**OBJECTIVE**.
Change every "camera" in the lines below to "lens", and leave everything else as it is.

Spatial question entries
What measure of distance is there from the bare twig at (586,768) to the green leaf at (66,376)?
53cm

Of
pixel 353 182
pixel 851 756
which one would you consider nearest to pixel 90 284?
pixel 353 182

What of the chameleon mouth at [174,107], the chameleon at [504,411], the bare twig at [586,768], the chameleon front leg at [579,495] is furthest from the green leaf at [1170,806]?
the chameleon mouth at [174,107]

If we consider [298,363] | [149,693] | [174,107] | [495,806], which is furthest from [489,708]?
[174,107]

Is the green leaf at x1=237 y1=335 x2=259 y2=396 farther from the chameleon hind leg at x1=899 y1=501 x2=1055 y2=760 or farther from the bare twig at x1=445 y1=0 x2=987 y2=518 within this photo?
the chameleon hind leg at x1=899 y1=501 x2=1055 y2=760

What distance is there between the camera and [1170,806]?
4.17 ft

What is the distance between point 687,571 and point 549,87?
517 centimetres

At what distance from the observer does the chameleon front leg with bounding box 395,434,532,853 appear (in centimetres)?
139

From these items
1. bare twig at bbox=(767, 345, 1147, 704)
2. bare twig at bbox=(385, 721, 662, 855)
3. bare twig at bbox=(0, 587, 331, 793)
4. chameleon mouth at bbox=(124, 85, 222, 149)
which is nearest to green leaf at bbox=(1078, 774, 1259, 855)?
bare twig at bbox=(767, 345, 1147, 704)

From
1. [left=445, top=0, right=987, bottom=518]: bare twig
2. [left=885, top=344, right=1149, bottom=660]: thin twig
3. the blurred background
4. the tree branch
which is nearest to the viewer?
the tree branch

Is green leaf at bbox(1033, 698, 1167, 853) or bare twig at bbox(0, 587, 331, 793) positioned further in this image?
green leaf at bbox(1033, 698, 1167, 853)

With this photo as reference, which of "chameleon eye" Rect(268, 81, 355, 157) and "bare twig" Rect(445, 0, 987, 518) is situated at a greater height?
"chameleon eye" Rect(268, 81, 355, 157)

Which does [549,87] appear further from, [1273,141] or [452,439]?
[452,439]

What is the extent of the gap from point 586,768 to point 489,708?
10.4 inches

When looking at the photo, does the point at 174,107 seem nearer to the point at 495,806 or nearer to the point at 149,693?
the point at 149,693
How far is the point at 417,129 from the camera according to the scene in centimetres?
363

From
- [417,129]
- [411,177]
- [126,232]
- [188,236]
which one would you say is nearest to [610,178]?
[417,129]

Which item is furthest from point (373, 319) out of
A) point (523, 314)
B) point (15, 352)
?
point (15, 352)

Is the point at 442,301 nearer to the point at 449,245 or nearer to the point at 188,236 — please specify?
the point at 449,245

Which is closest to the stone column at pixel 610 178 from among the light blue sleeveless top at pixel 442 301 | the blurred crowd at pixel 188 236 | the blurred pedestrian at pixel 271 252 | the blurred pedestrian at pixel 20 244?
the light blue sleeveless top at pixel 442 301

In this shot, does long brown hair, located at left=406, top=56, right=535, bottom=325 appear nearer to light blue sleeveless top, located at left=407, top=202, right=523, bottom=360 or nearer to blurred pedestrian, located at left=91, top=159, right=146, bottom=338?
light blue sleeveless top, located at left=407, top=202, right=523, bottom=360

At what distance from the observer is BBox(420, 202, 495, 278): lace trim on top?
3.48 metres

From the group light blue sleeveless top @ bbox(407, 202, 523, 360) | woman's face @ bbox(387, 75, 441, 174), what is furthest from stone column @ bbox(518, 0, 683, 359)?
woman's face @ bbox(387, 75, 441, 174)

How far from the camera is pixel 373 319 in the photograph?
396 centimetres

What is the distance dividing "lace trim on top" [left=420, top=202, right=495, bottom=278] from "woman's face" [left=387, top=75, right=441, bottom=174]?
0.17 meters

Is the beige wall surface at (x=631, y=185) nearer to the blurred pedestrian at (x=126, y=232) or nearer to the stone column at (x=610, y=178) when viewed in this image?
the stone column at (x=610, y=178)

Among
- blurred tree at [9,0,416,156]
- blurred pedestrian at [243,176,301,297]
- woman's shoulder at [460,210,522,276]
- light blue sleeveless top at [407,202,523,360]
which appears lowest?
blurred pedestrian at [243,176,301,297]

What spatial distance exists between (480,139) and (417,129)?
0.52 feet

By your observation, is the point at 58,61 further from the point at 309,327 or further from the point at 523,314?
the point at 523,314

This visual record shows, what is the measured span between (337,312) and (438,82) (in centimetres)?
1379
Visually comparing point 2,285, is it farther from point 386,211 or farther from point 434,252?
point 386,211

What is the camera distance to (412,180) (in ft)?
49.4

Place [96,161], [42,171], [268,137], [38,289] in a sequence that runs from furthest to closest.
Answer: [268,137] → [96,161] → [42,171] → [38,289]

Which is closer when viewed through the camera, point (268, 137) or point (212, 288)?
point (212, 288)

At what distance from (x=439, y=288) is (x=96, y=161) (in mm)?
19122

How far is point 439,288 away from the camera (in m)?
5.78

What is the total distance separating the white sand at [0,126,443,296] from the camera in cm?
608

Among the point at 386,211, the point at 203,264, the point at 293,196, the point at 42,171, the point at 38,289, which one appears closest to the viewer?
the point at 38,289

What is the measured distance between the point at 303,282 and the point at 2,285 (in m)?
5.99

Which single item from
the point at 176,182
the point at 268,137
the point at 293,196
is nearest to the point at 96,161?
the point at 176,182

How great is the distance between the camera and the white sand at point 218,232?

**TASK OUTPUT**.
What measure of distance is there from the bare twig at (586,768) to the green leaf at (66,376)?
53cm

Of
pixel 353 182
pixel 851 756
which one would you consider nearest to pixel 90 284?
pixel 353 182

What of the chameleon mouth at [174,107], the chameleon at [504,411], the bare twig at [586,768], the chameleon front leg at [579,495] is furthest from the green leaf at [1170,806]?
the chameleon mouth at [174,107]

If we consider [298,363] | [149,693] | [174,107] | [495,806], which is furthest from [489,708]?
[174,107]

Is the green leaf at x1=237 y1=335 x2=259 y2=396 farther from the chameleon hind leg at x1=899 y1=501 x2=1055 y2=760 or farther from the bare twig at x1=445 y1=0 x2=987 y2=518 within this photo?
the chameleon hind leg at x1=899 y1=501 x2=1055 y2=760

What distance is there between the lens and [1170,806]?
4.17 ft

What is the distance between point 687,571 and point 549,87?
517 centimetres

At what distance from the observer does the chameleon front leg with bounding box 395,434,532,853 appear (in centimetres)?
139

From these items
1. bare twig at bbox=(767, 345, 1147, 704)
2. bare twig at bbox=(385, 721, 662, 855)
3. bare twig at bbox=(0, 587, 331, 793)
4. chameleon mouth at bbox=(124, 85, 222, 149)
which is nearest to green leaf at bbox=(1078, 774, 1259, 855)?
bare twig at bbox=(767, 345, 1147, 704)

From
1. [left=445, top=0, right=987, bottom=518]: bare twig
2. [left=885, top=344, right=1149, bottom=660]: thin twig
3. the blurred background
4. the tree branch
which is nearest to the viewer?
the tree branch

Is green leaf at bbox(1033, 698, 1167, 853) or bare twig at bbox(0, 587, 331, 793) positioned further in this image?
green leaf at bbox(1033, 698, 1167, 853)

With this photo as reference, which of "chameleon eye" Rect(268, 81, 355, 157) and "bare twig" Rect(445, 0, 987, 518) is situated at a greater height?
"chameleon eye" Rect(268, 81, 355, 157)

Which does [549,87] appear further from, [1273,141] or [452,439]?
[452,439]

What is the extent of the gap from point 586,768 to point 489,708?
10.4 inches

When looking at the photo, does the point at 174,107 seem nearer to the point at 495,806 or nearer to the point at 149,693?
the point at 149,693
How far is the point at 417,129 from the lens according to the scene in centimetres?
363

From
- [417,129]
- [411,177]
- [126,232]
- [188,236]
which one would you say is nearest to [610,178]?
[417,129]

Which item is furthest from point (373, 319) out of
A) point (523, 314)
B) point (15, 352)
?
point (15, 352)

Is the point at 442,301 nearer to the point at 449,245 or nearer to the point at 188,236 — please specify?
the point at 449,245

Which is closest to the stone column at pixel 610 178 from among the light blue sleeveless top at pixel 442 301 | the blurred crowd at pixel 188 236 | the blurred pedestrian at pixel 271 252 | the blurred pedestrian at pixel 20 244?
the light blue sleeveless top at pixel 442 301

In this shot, does long brown hair, located at left=406, top=56, right=535, bottom=325 appear nearer to light blue sleeveless top, located at left=407, top=202, right=523, bottom=360 or nearer to blurred pedestrian, located at left=91, top=159, right=146, bottom=338?
light blue sleeveless top, located at left=407, top=202, right=523, bottom=360

At what distance from the observer is BBox(420, 202, 495, 278): lace trim on top?
3.48 metres

From the group light blue sleeveless top @ bbox(407, 202, 523, 360) | woman's face @ bbox(387, 75, 441, 174), what is furthest from stone column @ bbox(518, 0, 683, 359)?
woman's face @ bbox(387, 75, 441, 174)

How far from the lens is pixel 373 319 in the photograph?
396 centimetres

What is the distance dividing "lace trim on top" [left=420, top=202, right=495, bottom=278] from "woman's face" [left=387, top=75, right=441, bottom=174]?
0.17 meters

Is the beige wall surface at (x=631, y=185) nearer to the blurred pedestrian at (x=126, y=232) or nearer to the stone column at (x=610, y=178) when viewed in this image?
the stone column at (x=610, y=178)

Among
- blurred tree at [9,0,416,156]
- blurred pedestrian at [243,176,301,297]
- woman's shoulder at [460,210,522,276]
- light blue sleeveless top at [407,202,523,360]
which appears lowest?
blurred pedestrian at [243,176,301,297]

What spatial distance exists between (480,139) and (417,129)?
0.52 feet

By your observation, is the point at 58,61 further from the point at 309,327 or further from the point at 523,314?
the point at 523,314

This visual record shows, what is the measured span between (337,312) and (438,82) (in centimetres)?
1379
Visually comparing point 2,285, is it farther from point 386,211 or farther from point 434,252?
point 386,211

What is the lens distance to (412,180) (in ft)?
49.4

Place [96,161], [42,171], [268,137], [38,289] in a sequence that runs from furthest to closest.
Answer: [268,137] → [96,161] → [42,171] → [38,289]

Which is closer when viewed through the lens, point (268, 137) or point (212, 288)?
point (212, 288)

At what distance from (x=439, y=288) is (x=96, y=161) (in mm)?
19122

How far is point 439,288 away from the lens (in m)?
5.78

What is the total distance separating the white sand at [0,126,443,296] from the lens in cm?
608

Among the point at 386,211, the point at 203,264, the point at 293,196, the point at 42,171, the point at 38,289, which one appears closest to the viewer?
the point at 38,289

What is the measured distance between the point at 303,282 and the point at 2,285 (in m)?
5.99

Which single item from
the point at 176,182
the point at 268,137
the point at 293,196
is nearest to the point at 96,161?
the point at 176,182

How great is the distance between the lens and the white sand at point 218,232?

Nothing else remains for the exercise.